Spotlight on the Object: Manhole Covers in the Gallery
by Lorraine Johnson
Aaron Oussoren spoke with Ornamentum Associate Editor Lorraine Johnson by phone from the Pilchuk Glass School in Stanwood, Washington, where he was working as a teaching assistant.
LJ: I first saw one of your pieces—a sand-cast glass manhole cover—hanging at the Gladstone Hotel in Toronto this past spring. How did you come to make works based on the city’s infrastructural elements?
AO: I’ve lived in Toronto for the past 15 years and have been photographing the city that whole time. My photos always end up being infrastructure-related: for example, images of the way that streetcars connect to power lines; different kinds of Hydro poles; streetlamps; manhole covers. I’ve ended up with hundreds of photos of these things, and when I started cataloguing them, I was struck by how beautiful these objects are.
LJ: Cities tend to be “noisy” visual environments and it’s easy to miss the beauty of the everyday objects that make cities function.

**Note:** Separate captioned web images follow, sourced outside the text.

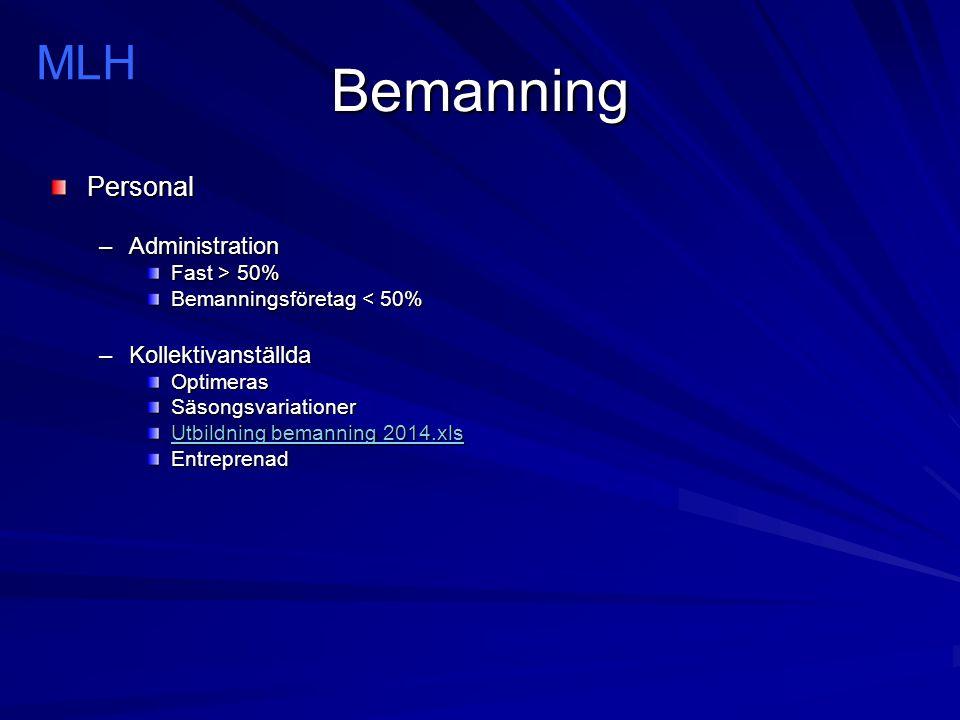 Bemanning Personal –Administration Fast > 50% Bemanningsföretag < 50% –Kollektivanställda OptimerasSäsongsvariationer Utbildning bemanning 2014.xls Utbildning bemanning 2014.xlsEntreprenad MLH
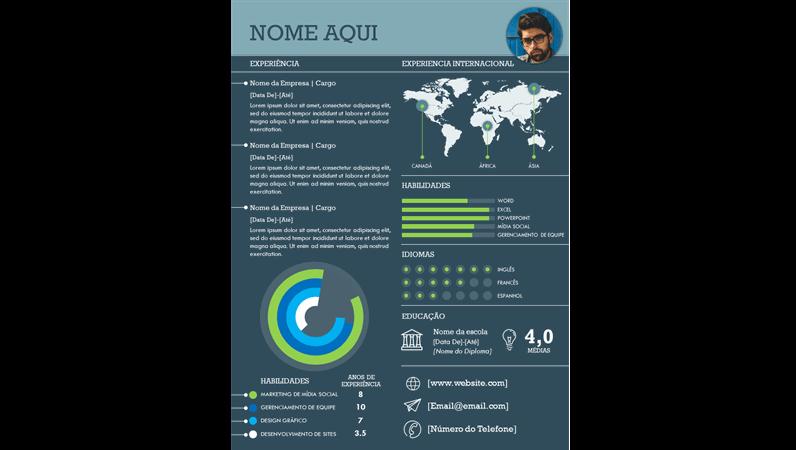 Currículos infográficos internacionais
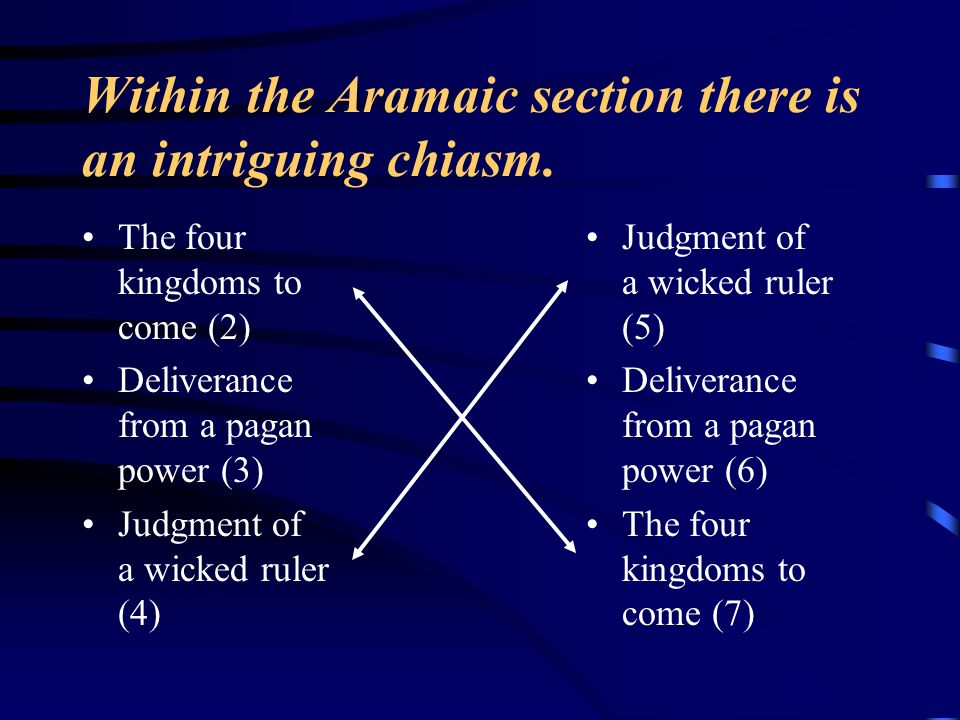 Within the Aramaic section there is an intriguing chiasm.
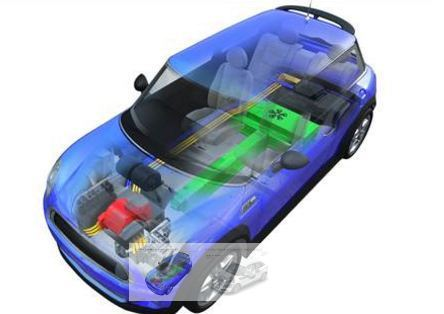 E Vehicle Design Automobile Design Automotive Design Services ऑट म ट व ड ज इन ऑट म ट व ड ज इन In Alandur Chennai Avl India Private Limited Id 14401350373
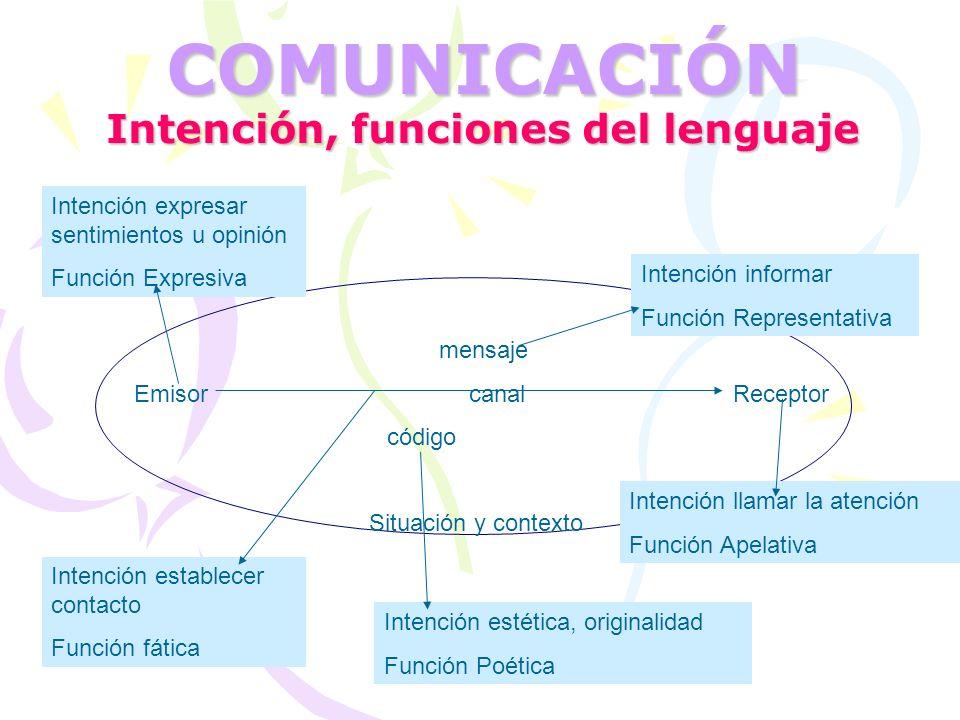 COMUNICACIÓN Intención, funciones del lenguaje mensaje Emisor canal Receptor código Situación y contexto Intención informar Función Representativa Int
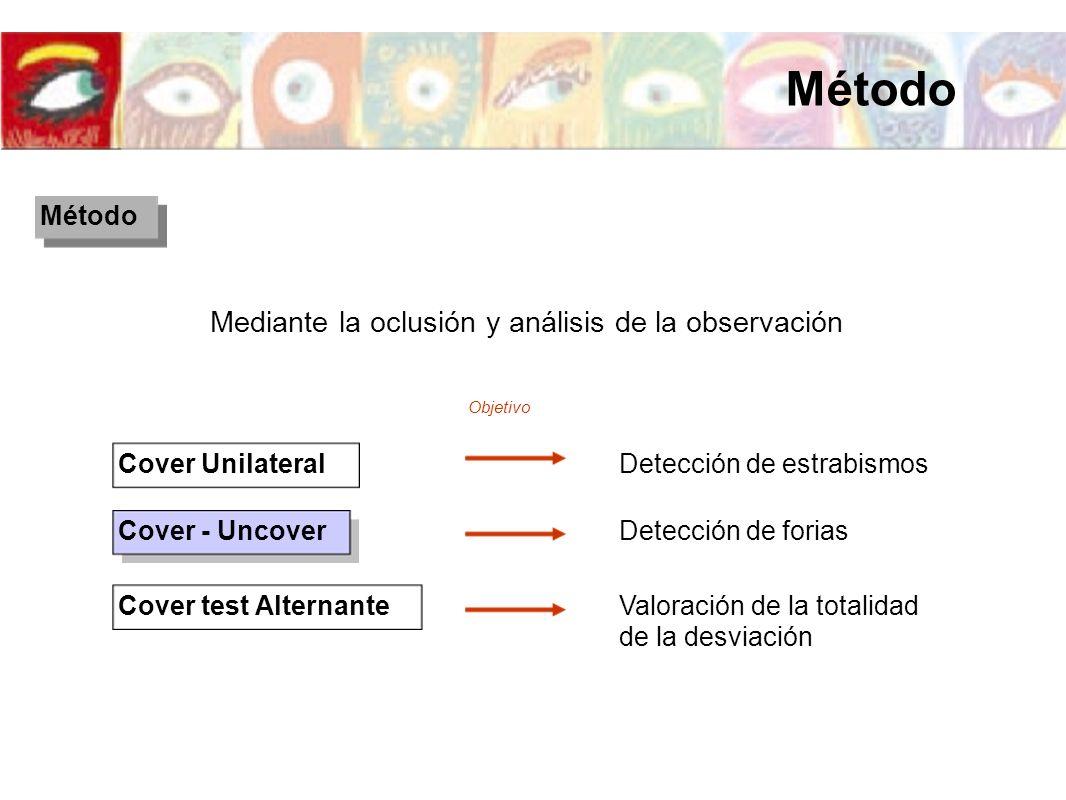 Método Mediante la oclusión y análisis de la observación Método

AO: Yes, we often see the city in terms of systems, such as the roadway system or the transit system, but there are really beautiful details within those systems. In my work, I’m trying to pay attention to the small details of these functional design elements that are so intriguing. With manhole covers, for example, they are designed and manufactured to be uniform, with each one exactly the same, and yet they gain such lovely variation through their heavy daily use on the streets. That’s what intrigued me about them, and why I ended up photographing so many of them. And the more I thought about it, the more I realized that the sand-cast glass process is exactly the same: the casting process leads to inevitable, small variations within objects made from the same mould. This is what led me to make this series of sand-cast glass manhole covers.
LJ: Could you describe the process?
AO: Each of the glass manhole covers I’ve made is 14 inches across and about ¾ of an inch at its thickest point. It’s solid sand-cast glass with a polished edge, and it’s got a mounting system made of stainless steel. I’ve made them out of different coloured glass—white, opal, and neutral grey—and they’re all translucent.
I scale down my manhole cover photo to 14 inches, then build a mould—an exact replica, but scaled down—based on that. The mould is made out of hard Styrofoam, and then I press it into a bed of sand, which leaves an impression. I pour liquid glass, ladled out of the furnace at a temperature of 2400 degrees Fahrenheit, into the impression, and it stiffens up right before your eyes in a few minutes. Then it gets annealed in the kiln for about 60 hours. When I bring it out, it’s very dark, so I sand it down and polish the sides until it becomes a luminescent object. I’ve made about 25 of them.
LJ: There’s a striking combination of solidity and fragility in these pieces.
AO: Yes, that was important to me. Manhole covers in the street are trodden upon; they’re everyday objects that are ignored. And so to make them out of glass—an inherently beautiful material—creates a nice juxtaposition, I think.
Excerpted from Fall/Winter 2013 Ornamentum. Click here to subscribe.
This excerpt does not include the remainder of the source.